Task list ->
a – Render this sentence from the post on the peacemakers' release in Spanish: "Our hearts are filled with joy today as we heard that Harmeet Singh Sooden, Jim Loney and Norman Kember have been safely released in Baghdad."
b – Go on with the post on the peacemakers' release from the point where it stops.

Page ->
------------------------------------------------------------

Thursday, March 23, 2006

Free at Last

This news arrived today, via SojoMail, a publication of Sojourners. I have written of the CPT situation before; I was delighted to recieve this news. I praise God for the safety of Norman, Harmeet, and Jim. I thank God for the ministry that Tom provided, and only wish that he had been able to return home as well. May they give us courage to continue to seek the reign of God throughout our society.

CPT rejoices in the release of our peacemakersby Doug Pritchard and Carol Rose

Our hearts are filled with joy today as we heard that Harmeet Singh Sooden, Jim Loney and Norman Kember have been safely released in Baghdad. Christian Peacemaker Teams rejoices with their families and friends at the expectation of their return to their loved ones and community. Together we have endured uncertainty, hope, fear, grief and now joy during the four months since they were abducted in Baghdad.
We rejoice in the return of Harmeet Sooden. He has been willing to put his life on the line to promote justice in Iraq and Palestine as a young man newly committed to active peacemaking.

------------------------------------------------------------

Data ->
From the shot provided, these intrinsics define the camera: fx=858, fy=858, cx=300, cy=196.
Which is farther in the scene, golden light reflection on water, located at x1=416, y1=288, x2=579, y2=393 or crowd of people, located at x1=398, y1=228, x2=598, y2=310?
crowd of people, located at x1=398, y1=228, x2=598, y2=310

------------------------------------------------------------

In response ->
a – Nuestros corazones se llenan de alegría hoy al saber que Harmeet Singh Sooden, Jim Loney y Norman Kember han sido liberados sanos y salvos en Bagdad.

b –
We rejoice in the return of Jim Loney. He has cared for the marginalized and oppressed since childhood, and his gentle, passionate spirit has been an inspiration to people near and far.
We rejoice in the return of Norman Kember. He is a faithful man, an elder and mentor to many in his 50 years of peacemaking, a man prepared to pay the cost.
We remember with tears Tom Fox, whose body was found in Baghdad on March 9, 2006, after three months of captivity with his fellow peacemakers. We had longed for the day when all four men would be released together. Our gladness today is made bittersweet by the fact that Tom is not alive to join in the celebration. However, we are confident that his spirit is very much present in each reunion.
Harmeet, Jim and Norman and Tom were in Iraq to learn of the struggles facing the people in that country. They went, motivated by a passion for justice and peace to live out a nonviolent alternative in a nation wracked by armed conflict. They knew that their only protection was in the power of the love of God and of their Iraqi and international co-workers. We believe that the illegal occupation of Iraq by Multinational Forces is the root cause of the insecurity which led to this kidnapping and so much pain and suffering in Iraq. The occupation must end.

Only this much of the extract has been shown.